The Times' home editor Jeremy Griffin talks pub singers, PR polls and pooper scoopers

Jeremy Griffin: "Without wanting to sound like a life coach, I try to start each day thinking anything is possible."
Jeremy Griffin: "Without wanting to sound like a life coach, I try to start each day thinking anything is possible."

How do you feel when you come into work?

If I know that I have the start of a strong news list, I'll be annoyingly cocky. If I feel that we're underpowered I'll just be annoying, and everyone else soon knows about it.

Without wanting to sound like a life coach, I try to start each day thinking that anything is possible and that, ultimately, I'm going to help The Times produce a better paper than its rivals.

What makes a great story?

It might be the result of a particularly brave and unique piece of reporting, such as the type we've seen at The Times from Anthony Loyd in Syria.

Or it might be the result of painstaking investigations, like our tax avoidance and child grooming exposes.

All sorts of stories are often referred to as great - it doesn't have to be something that changes the world, but it has to set you apart or determine the agenda of your rivals.

What is the greatest pressure on you?

Time and the editor. They wait for no man.

What is your view of PR professionals?

PR people perform an important job for clients. I particularly like those who come up with newsworthy methods of getting their messages across.

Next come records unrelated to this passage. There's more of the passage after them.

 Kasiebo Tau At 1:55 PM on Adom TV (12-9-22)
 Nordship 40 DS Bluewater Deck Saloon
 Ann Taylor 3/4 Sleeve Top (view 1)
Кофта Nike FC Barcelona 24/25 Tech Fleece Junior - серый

I've noticed a lot are into the social trend game these days, commissioning polls on coffee drinking or bedroom habits or the like. They can be good when they come off, though it always feels a guilty pleasure when I put one on the schedule.

What was the biggest non-story of the last month?

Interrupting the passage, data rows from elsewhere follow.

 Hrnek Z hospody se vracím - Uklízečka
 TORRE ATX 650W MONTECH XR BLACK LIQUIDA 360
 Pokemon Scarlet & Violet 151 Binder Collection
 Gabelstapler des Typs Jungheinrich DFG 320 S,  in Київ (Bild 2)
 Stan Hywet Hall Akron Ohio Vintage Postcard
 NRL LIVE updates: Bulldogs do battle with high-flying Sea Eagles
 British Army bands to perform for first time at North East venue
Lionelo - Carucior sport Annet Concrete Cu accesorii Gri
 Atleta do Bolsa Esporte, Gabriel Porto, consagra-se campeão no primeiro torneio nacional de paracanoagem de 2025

I refer you to The Guardian.

What's your management style?

Stab you in the front, kick you up the arse. Luckily I don't need to do a huge amount of either.

What is the most memorable headline?

Of mine? 'Cock-a-hoop for the poop scoop'. It was in the Stroud News and Journal 20 years ago, on a story about the success of a local anti-dog fouling scheme. I have since stopped writing headlines.

What is the best piece of journalistic advice in your opinion?

Don't look at the clock.

What would you be if you were not a news editor?

A pub singer.

From whom have you learned the most?

Alison Fawcett (Stroud News and Journal), Ian Dowell (Birmingham Evening Mail), Alex Butler (The Sunday Times), Keith Blackmore (The Times). Plus my current editor (natch) and anyone else I ever work for. If, indeed, I do ever work again.

What did you want to be as a child?

Doctor Who. I fancied Sarah Jane Smith.

In five years' time I will be ...

Happy.

What's in your lunch box?

I barely have a box, let alone one with lunch in it.